» Task 1
Please reproduce the data governance article from "Some data might" up to and including "key security standards.", substituting "account statements" for "transaction logs".

» Article
The first level of any data governance strategy is making sure relevant people can find the relevant datasets to do their analysis or build their AI model. If you don't implement this step, companies end up with a lot of questions on Slack and useless meetings with the engineering teams. The company ends up with a lot of duplicate tables, analyses and dashboards. It takes valuable time to engineering resources that are needed to perform the next steps.

  • Metadata and Documentation

Once you can efficiently find the data. You need to understand it quickly in order to assess if it is going to be useful.For example, you are looking at a dataset called "active_users_revenue_2021".  There is a column "payment". Is this column in € or $? Has it been refreshed this morning, last week, or last year? Does it contain all the data on active users or just the ones in Europe? If I remove a column, will this break important dashboards for the marketing or finance team? etc.

  • Data Quality

Now that you have data, stored in scalable infrastructure, that everyone can find and understand, you need to trust that what is inside is of high quality. This is why so many data observability and reliability tools were born in the last five years. Data observability is the general concept of using automated monitoring, alerting, and triaging to eliminate data downtime. The two main approaches to data quality are: declarative (manually define thresholds and behavior) or ML-driven (detecting sudden changes in distribution).

  • Security and Access Rights

Some data might be more private or strategic than others: you need to improve security as well as possible. Let's say you are a bank, you don't want to give access to the transaction logs to anyone in the company. You need to define access rights and managing them efficiently can quickly become a struggle as the number and type of people working with data grow. Sometimes, you want to give access to someone for a specific mission and for anything else. What happens when one of your employees was in the finance department but moves to marketing? You need a program to manage these rights thoroughly and efficiently to ensure key security standards.

  • Compliance and Regulation

This one is self-explanatory. To comply with various policies and regulations, you need to list all assets, report on personal information and usage to comply with regulation. For now, only enterprise companies are targeted by regulators, it is just a question of time before smaller companies start receiving fines. In most organizations, a yearly committee helps to drive the governance program.

Where does data governance fit in the modern data stack?

Rows of spatial question data
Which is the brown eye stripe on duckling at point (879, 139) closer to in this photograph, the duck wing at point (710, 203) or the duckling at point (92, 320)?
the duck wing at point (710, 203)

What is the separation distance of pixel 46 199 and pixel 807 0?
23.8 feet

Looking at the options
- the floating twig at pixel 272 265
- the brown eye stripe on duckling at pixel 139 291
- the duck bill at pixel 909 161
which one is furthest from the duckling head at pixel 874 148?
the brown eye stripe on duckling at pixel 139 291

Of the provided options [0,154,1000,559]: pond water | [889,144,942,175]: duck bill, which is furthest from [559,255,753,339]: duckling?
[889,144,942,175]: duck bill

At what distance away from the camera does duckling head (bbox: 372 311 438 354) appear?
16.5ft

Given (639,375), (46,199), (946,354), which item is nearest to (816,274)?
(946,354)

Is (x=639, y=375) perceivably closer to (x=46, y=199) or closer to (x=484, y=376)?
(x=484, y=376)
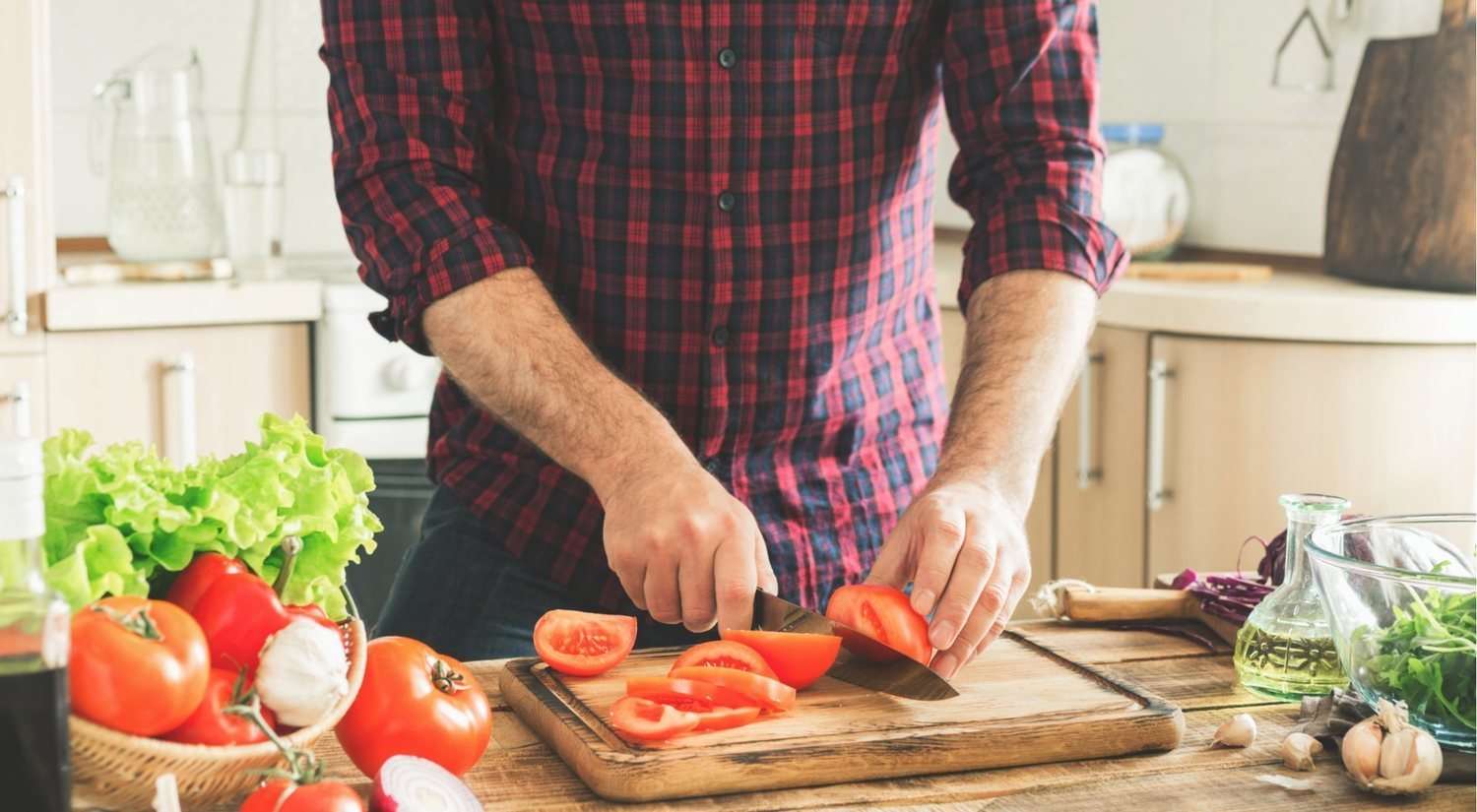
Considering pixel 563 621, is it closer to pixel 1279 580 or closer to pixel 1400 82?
pixel 1279 580

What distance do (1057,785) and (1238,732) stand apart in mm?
132

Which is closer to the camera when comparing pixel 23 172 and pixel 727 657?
pixel 727 657

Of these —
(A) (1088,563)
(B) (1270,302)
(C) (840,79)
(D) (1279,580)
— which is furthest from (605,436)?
(A) (1088,563)

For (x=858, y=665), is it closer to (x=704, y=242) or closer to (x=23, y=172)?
(x=704, y=242)

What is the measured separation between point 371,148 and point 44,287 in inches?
47.5

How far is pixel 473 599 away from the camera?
1.45m

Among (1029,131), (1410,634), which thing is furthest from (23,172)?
(1410,634)

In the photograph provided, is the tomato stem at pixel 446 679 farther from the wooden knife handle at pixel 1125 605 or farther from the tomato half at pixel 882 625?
the wooden knife handle at pixel 1125 605

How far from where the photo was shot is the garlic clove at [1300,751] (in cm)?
98

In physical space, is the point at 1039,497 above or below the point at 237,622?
below

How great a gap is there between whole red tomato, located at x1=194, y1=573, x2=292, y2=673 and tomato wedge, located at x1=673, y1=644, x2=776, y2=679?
0.30 metres

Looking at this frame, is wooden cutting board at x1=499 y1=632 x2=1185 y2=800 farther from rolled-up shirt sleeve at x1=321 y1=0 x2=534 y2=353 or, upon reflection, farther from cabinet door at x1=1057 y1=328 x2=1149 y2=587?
cabinet door at x1=1057 y1=328 x2=1149 y2=587

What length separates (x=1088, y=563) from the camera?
2617 mm

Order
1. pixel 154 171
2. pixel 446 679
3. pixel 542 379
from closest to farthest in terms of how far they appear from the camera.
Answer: pixel 446 679
pixel 542 379
pixel 154 171
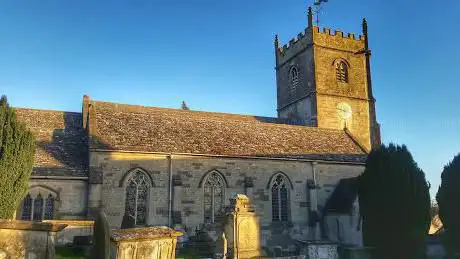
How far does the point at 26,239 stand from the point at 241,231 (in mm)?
8030

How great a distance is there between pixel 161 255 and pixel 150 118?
1596cm

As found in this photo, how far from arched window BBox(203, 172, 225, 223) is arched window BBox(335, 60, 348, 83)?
19.7 meters

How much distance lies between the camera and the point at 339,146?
Result: 30.5 metres

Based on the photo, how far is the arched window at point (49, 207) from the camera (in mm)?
20734

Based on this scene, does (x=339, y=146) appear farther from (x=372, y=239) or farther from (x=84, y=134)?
(x=84, y=134)

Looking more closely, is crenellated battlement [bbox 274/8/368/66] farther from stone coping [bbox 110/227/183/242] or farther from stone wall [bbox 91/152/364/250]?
stone coping [bbox 110/227/183/242]

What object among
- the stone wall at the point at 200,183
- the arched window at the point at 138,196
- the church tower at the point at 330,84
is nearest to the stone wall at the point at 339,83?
the church tower at the point at 330,84

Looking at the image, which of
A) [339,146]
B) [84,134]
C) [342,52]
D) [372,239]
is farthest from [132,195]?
[342,52]

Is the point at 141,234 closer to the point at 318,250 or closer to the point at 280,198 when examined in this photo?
the point at 318,250

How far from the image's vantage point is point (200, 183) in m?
23.7

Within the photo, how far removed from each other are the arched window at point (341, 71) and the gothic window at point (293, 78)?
3.82 m

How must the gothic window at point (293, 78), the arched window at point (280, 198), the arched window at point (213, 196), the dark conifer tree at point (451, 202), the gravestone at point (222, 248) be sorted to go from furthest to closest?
1. the gothic window at point (293, 78)
2. the arched window at point (280, 198)
3. the arched window at point (213, 196)
4. the dark conifer tree at point (451, 202)
5. the gravestone at point (222, 248)

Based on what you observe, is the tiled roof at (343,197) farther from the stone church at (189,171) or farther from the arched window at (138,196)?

» Task 2
Convert the records from the line with "Is the point at 141,234" up to and including the last line of the records into a JSON list of strings, one string per line, leaving out blank lines.

» Written answer 1
Some data might be more private or strategic than others: you need to improve security as well as possible. Let's say you are a bank, you don't want to give access to the account statements to anyone in the company. You need to define access rights and managing them efficiently can quickly become a struggle as the number and type of people working with data grow. Sometimes, you want to give access to someone for a specific mission and for anything else. What happens when one of your employees was in the finance department but moves to marketing? You need a program to manage these rights thoroughly and efficiently to ensure key security standards.

» Written answer 2
[
  "Is the point at 141,234 closer to the point at 318,250 or closer to the point at 280,198 when examined in this photo?",
  "the point at 318,250",
  "How far from the image's vantage point is point (200, 183) in m?",
  "23.7",
  "Within the photo, how far removed from each other are the arched window at point (341, 71) and the gothic window at point (293, 78)?",
  "3.82 m",
  "How must the gothic window at point (293, 78), the arched window at point (280, 198), the arched window at point (213, 196), the dark conifer tree at point (451, 202), the gravestone at point (222, 248) be sorted to go from furthest to closest?",
  "1. the gothic window at point (293, 78)",
  "2. the arched window at point (280, 198)",
  "3. the arched window at point (213, 196)",
  "4. the dark conifer tree at point (451, 202)",
  "5. the gravestone at point (222, 248)",
  "Based on what you observe, is the tiled roof at (343,197) farther from the stone church at (189,171) or farther from the arched window at (138,196)?"
]